Vertex Pharmaceuticals runs a “manager sounding board,” a group of 30 managers that represent various departments and locations. The group comes together four times a year to share ideas and experiences, and members serve as ambassadors for HR initiatives.
Dow, No. 89 on the 2023 100 Best, brings together people leaders and influential individual contributors on a group call after every quarterly earnings call with investors. “You get away from this telephone game,” says Alveda Williams, chief inclusion officer at Dow.
“It’s an opportunity for people to get clear direction.”
5. Tap into your employee resource groups
Another way that employees that can provide crucial feedback to leaders are through employee resource groups (ERGs), cohorts of employees that have come together based on a shared affinity or personal background.
Ally Financial, No. 71 on the 2023 100 Best, asks its eight resource groups to facilitate discussions and feedback to given to executive leaders about the employee experience at the bank. Ally credits its ERGs with having a direct impact on policies, programs, and business operations.
Reggie Willis, chief diversity officer, also credits these groups with supporting psychological safety so that people feel seen and respected. “People feel safe and heard and can learn in an environment that’s low risk,” Willis says.
Companies can also create a “super ERG” — a group with members from all your different ERGs that can serve as a resource for high-level feedback on hot topics affecting your employees.
6. Meet frontline employees where they are
For Panda Restaurant Group, No. 89 on the 2023 100 Best, the My Voice Matters program offers associates a dedicated hotline they can call to talk to HR reps to raise concerns anonymously.
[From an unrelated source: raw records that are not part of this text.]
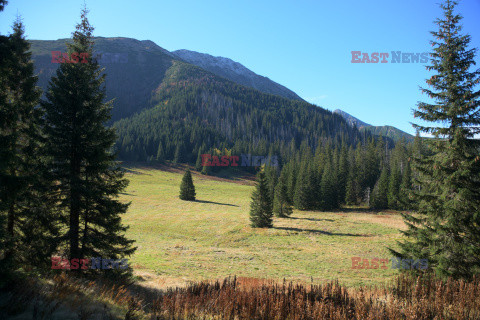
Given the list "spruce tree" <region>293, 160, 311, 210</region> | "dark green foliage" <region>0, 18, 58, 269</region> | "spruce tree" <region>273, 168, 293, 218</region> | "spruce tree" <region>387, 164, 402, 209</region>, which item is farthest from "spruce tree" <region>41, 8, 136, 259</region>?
"spruce tree" <region>387, 164, 402, 209</region>

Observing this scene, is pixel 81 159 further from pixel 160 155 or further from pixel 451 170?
pixel 160 155

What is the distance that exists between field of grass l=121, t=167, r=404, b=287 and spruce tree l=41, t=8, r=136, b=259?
17.5 feet

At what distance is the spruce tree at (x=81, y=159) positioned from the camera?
1030 centimetres

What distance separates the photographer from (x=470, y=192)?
34.7 ft

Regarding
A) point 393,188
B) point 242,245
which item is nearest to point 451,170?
point 242,245

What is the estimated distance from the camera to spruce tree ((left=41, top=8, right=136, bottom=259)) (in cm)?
1030

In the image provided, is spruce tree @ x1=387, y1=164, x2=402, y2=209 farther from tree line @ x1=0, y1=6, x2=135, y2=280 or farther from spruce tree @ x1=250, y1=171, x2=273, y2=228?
tree line @ x1=0, y1=6, x2=135, y2=280

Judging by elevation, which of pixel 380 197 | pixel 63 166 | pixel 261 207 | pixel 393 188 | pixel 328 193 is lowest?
pixel 261 207

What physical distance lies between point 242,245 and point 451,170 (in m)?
25.0

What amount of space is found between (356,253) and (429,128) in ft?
60.3

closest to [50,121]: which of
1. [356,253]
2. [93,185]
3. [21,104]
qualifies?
[21,104]

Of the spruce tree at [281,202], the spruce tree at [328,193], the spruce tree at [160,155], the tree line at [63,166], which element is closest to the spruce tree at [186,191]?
the spruce tree at [281,202]

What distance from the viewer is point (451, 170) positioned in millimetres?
11281

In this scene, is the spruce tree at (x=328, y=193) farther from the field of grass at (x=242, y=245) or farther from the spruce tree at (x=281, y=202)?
the spruce tree at (x=281, y=202)
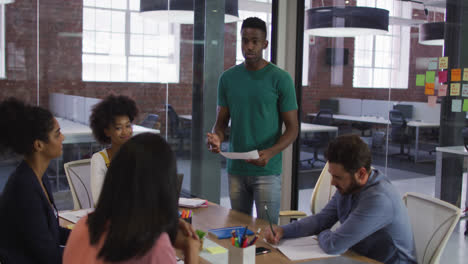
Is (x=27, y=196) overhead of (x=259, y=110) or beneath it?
beneath

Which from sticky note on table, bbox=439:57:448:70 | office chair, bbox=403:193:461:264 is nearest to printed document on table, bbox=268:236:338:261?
office chair, bbox=403:193:461:264

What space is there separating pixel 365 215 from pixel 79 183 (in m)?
1.98

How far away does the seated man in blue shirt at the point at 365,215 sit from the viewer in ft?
6.50

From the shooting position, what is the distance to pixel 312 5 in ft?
15.2

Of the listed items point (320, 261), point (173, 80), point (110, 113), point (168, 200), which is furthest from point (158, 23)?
point (168, 200)

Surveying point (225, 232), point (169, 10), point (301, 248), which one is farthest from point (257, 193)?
point (169, 10)

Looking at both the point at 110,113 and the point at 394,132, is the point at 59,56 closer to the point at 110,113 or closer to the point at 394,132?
the point at 110,113

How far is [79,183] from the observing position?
3.15 metres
Each restaurant location has informational posters with key contact information listed, and the program supports communication in several different languages.
Associates are also given a pulse survey consisting of four questions at the end of every shift. If a worker shares a bad experience in that survey, an HR rep follows up with them to investigate.
7. Regularly survey to build participation and engagement
To get a holistic picture of the workforce, there’s no substitute for an employee survey. Great Place To Work’s Trust Index™ Survey has 60 statements that have been tested and refined over 30 years to identify crucial experiences that lead to better outcomes for workers and for businesses.
Companies on the 100 Best list form a benchmark that can be sued to measure your employee experience. And companies that regularly survey with Great Place To Work, or with other tools, can build up impressive participation rates.
American Express, No. 3 on the 100 Best list in 2023, had more than 57,000 employees take its colleague experience survey. CEO Steve Squeri explained to his people why a high participation rate is a badge of honor:
“Our high participation is a testament to how much you care about our workplace and each other. You’re playing an active role in enhancing our culture and making our company a place where every colleague feels seen and heard.”
For every survey given to employees, make sure you follow up with action items based on the feedback you receive. If employees feel that their feedback is being ignored, participation rates for your employee survey will drop.